= Aquilo (Sierra) =

Aquilo is an orchestral work written by the American composer Arlene Sierra. The work was first performed at Tokyo Opera City by the Tokyo Philharmonic Orchestra on May 27, 2001, with Susanna Mälkki conducting.
A revised version of the work was published in 2001 by Cecilian Music and recorded by the BBC National Orchestra of Wales for Bridge Records in 2014.

== Composition ==

=== Background ===
Aquilo was composed as the final movement of a larger work Ad Aquilonem (later renamed Aquae), presented by the composer in partial fulfilment of the requirements for the degree Doctor of Musical Arts in Music Composition at the University of Michigan, Ann Arbor.
Aquilo is a classical name for the Northeast wind as designated by the Roman architect and engineer Vitruvius in his Ten Books on Architecture.

=== Structure ===
Aquilo is a single-movement orchestral work with a duration of approximately ten minutes.

Records provided:
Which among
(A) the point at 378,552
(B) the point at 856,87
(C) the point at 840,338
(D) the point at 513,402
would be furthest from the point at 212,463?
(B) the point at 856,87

Directions:
- 1) Translate into Spanish this sentence from the Aquilo article: "Aquilo is a classical name for the Northeast wind as designated by the Roman architect and engineer Vitruvius in his Ten Books on Architecture."
- 2) In the Aquilo article, recast the paragraph beginning "Aquilo is an orchestral work" as a short bulleted list that keeps its main facts.
- 3) From the Aquilo article, transcribe the text between "A revised version" and "approximately ten minutes.", inclusive.

Results of the exercise:
- 1) Aquilo es un nombre clásico del viento del nordeste, según la designación del arquitecto e ingeniero romano Vitruvio en sus Diez libros de arquitectura.

- 2)
- Orchestral work by American composer Arlene Sierra
- Premiered May 27, 2001, at Tokyo Opera City
- Performed by the Tokyo Philharmonic Orchestra, conducted by Susanna Mälkki

- 3)
A revised version of the work was published in 2001 by Cecilian Music and recorded by the BBC National Orchestra of Wales for Bridge Records in 2014.

== Composition ==

=== Background ===
Aquilo was composed as the final movement of a larger work Ad Aquilonem (later renamed Aquae), presented by the composer in partial fulfilment of the requirements for the degree Doctor of Musical Arts in Music Composition at the University of Michigan, Ann Arbor.
Aquilo is a classical name for the Northeast wind as designated by the Roman architect and engineer Vitruvius in his Ten Books on Architecture.

=== Structure ===
Aquilo is a single-movement orchestral work with a duration of approximately ten minutes.